Would you copy only the lines below, beginning with the one that contains "Among the point" and running through the last entry line?

A block of data:
____
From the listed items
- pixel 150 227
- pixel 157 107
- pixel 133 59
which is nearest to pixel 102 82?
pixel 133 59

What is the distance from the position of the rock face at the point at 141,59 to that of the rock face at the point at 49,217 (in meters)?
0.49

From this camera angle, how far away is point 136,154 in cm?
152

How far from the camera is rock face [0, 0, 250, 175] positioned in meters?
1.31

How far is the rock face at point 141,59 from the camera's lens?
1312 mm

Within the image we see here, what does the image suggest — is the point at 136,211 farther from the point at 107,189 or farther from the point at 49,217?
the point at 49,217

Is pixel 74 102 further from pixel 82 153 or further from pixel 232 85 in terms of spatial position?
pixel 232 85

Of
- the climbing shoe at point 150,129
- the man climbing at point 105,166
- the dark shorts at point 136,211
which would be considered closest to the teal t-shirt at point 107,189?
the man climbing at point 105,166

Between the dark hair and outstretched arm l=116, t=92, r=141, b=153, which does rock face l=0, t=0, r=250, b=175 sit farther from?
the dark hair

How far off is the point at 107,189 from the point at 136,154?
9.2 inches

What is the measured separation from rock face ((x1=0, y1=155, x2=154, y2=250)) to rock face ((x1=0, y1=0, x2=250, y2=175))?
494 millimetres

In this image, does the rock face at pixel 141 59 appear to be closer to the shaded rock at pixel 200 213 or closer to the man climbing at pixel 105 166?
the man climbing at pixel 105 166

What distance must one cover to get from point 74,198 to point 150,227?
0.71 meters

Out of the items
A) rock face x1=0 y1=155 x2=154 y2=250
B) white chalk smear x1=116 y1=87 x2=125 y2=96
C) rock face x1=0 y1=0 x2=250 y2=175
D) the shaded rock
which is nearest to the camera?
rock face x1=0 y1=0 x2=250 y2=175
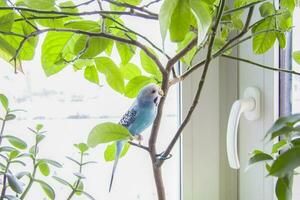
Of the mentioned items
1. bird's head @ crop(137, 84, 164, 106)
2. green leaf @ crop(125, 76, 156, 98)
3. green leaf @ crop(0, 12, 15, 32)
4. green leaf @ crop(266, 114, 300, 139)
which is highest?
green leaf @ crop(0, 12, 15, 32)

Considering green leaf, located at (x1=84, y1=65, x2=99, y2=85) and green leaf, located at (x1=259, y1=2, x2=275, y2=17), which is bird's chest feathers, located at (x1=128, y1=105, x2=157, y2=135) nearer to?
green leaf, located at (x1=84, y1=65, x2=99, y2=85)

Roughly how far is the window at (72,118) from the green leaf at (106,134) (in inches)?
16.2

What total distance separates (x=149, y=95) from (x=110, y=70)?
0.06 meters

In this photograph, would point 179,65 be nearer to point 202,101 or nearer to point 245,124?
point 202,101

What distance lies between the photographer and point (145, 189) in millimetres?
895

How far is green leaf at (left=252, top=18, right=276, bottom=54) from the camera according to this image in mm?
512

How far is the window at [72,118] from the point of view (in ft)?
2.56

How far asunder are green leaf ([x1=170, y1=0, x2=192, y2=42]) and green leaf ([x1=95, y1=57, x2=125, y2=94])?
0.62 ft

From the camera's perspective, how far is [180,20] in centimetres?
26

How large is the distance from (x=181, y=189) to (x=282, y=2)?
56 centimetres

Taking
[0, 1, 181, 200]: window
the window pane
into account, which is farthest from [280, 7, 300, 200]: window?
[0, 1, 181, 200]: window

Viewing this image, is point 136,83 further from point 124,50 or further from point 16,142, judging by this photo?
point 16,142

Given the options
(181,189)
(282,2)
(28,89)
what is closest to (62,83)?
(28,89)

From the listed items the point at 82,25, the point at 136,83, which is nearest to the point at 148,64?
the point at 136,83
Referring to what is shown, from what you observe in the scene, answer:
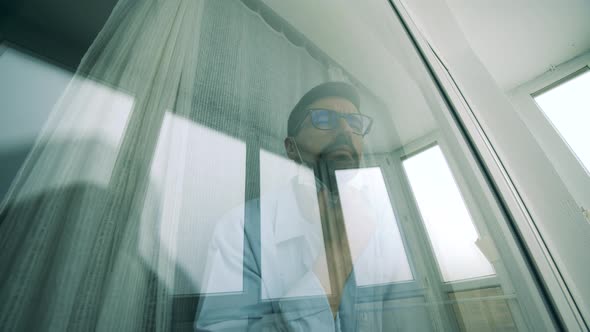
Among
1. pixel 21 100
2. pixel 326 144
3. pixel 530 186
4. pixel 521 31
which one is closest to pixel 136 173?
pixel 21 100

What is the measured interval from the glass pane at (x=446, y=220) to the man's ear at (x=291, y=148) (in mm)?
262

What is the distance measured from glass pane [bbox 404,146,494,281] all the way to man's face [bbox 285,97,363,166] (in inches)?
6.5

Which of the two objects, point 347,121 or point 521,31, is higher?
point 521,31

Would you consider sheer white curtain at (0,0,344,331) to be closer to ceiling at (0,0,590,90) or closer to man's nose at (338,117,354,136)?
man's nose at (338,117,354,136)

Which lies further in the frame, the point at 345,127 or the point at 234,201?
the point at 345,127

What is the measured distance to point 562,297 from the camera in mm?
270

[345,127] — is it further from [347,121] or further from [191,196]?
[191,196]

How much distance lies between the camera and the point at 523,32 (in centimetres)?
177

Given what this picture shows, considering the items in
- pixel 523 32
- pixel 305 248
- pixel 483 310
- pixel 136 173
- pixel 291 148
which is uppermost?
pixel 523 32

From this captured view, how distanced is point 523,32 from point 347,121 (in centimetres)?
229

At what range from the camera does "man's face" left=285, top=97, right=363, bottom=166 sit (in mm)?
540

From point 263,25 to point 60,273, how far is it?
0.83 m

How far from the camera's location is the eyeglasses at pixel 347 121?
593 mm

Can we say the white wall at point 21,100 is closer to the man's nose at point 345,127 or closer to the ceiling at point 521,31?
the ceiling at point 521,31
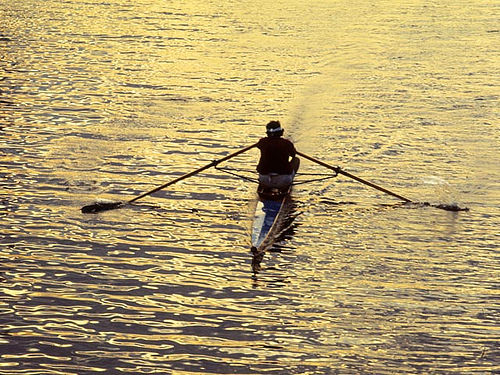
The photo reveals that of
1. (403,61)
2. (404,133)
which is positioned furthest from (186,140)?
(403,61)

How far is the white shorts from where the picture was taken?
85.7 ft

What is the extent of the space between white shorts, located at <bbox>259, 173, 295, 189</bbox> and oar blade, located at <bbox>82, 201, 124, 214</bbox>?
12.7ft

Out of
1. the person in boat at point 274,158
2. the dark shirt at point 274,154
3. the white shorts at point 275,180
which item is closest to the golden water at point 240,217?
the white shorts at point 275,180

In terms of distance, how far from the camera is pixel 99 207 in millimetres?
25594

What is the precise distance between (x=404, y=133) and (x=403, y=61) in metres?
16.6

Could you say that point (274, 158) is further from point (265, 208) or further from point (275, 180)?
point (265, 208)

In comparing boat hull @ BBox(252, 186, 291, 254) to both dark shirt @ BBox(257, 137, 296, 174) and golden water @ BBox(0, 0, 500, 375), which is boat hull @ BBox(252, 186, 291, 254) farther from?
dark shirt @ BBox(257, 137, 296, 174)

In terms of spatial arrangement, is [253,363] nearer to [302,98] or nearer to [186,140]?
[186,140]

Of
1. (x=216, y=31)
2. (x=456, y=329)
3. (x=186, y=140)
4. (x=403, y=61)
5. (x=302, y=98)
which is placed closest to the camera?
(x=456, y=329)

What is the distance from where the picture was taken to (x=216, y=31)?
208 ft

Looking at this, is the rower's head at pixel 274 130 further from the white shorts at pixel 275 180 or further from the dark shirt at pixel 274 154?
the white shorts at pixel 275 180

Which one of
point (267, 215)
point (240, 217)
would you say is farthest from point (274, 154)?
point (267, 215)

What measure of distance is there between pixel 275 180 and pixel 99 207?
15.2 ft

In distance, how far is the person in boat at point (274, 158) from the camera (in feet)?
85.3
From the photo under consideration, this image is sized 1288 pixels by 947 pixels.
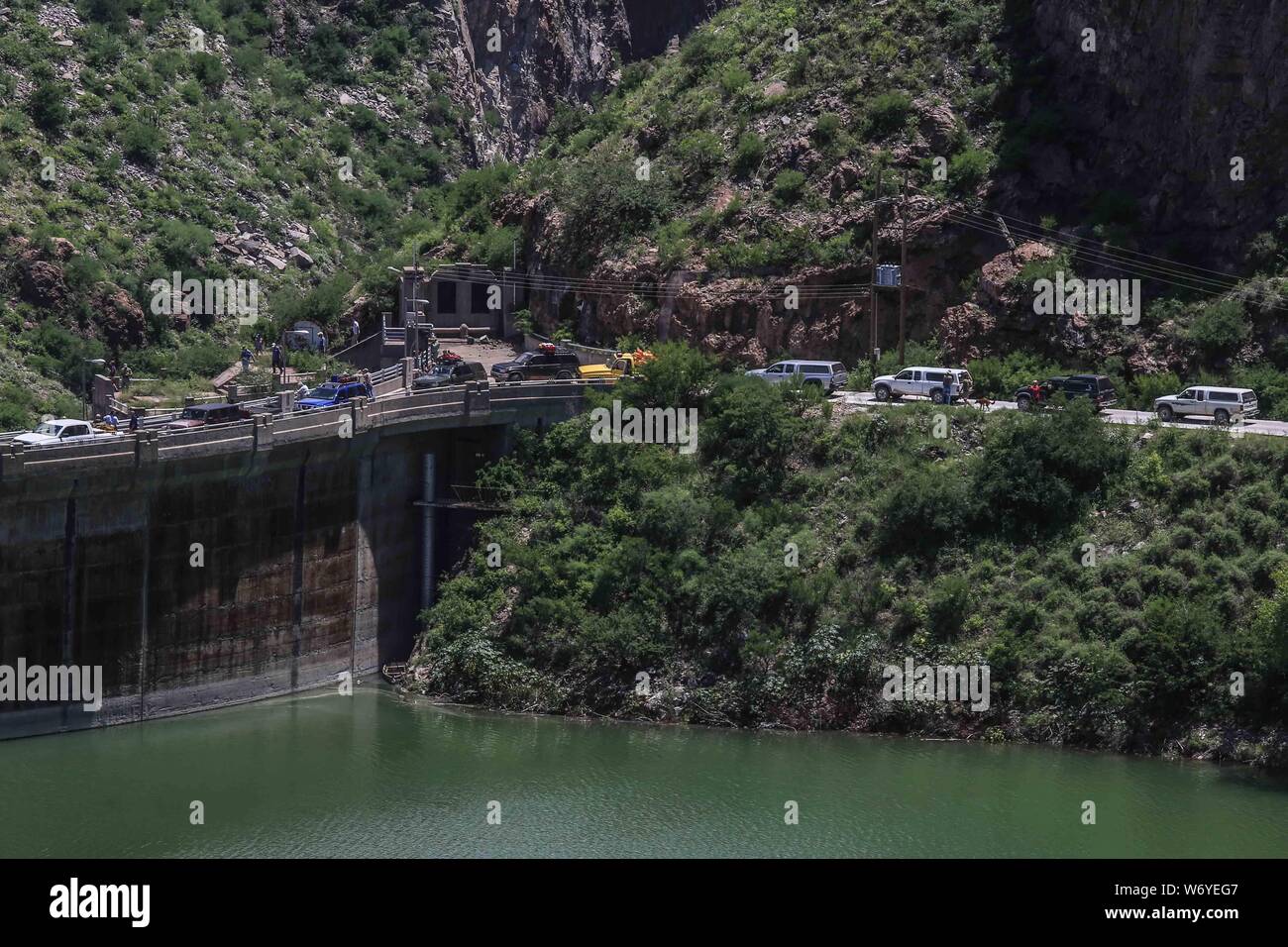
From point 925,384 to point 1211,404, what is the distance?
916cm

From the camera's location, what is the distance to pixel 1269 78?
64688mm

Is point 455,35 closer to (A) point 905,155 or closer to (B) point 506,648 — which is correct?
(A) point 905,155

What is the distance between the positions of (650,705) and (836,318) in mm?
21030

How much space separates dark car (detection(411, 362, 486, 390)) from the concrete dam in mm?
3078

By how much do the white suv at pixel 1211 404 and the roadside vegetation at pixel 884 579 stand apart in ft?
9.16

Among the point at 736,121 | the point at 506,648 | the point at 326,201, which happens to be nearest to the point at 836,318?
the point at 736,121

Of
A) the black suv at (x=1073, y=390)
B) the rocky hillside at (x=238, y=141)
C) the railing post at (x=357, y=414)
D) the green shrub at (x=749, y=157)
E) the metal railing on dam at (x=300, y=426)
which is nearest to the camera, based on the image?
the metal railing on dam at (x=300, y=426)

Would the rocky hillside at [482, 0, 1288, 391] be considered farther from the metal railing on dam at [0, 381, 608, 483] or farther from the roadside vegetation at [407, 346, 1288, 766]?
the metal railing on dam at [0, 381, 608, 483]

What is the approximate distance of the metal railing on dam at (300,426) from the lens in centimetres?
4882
____
■ **Response to this task**:
Among the point at 736,121 | the point at 506,648 | the point at 326,201, which happens to be nearest to the point at 836,318?
the point at 736,121

Of
A) the black suv at (x=1073, y=390)
B) the rocky hillside at (x=238, y=141)
C) the railing post at (x=357, y=414)
D) the green shrub at (x=749, y=157)
E) the metal railing on dam at (x=300, y=426)
which is nearest to the camera, based on the image?
the metal railing on dam at (x=300, y=426)

Would the rocky hillside at [482, 0, 1288, 391] be considered farther from the metal railing on dam at [0, 381, 608, 483] or farther from the roadside vegetation at [407, 346, 1288, 766]?
the metal railing on dam at [0, 381, 608, 483]

What is the approximate distance of the metal railing on dam at (300,426) from the lens in centimetres?
4882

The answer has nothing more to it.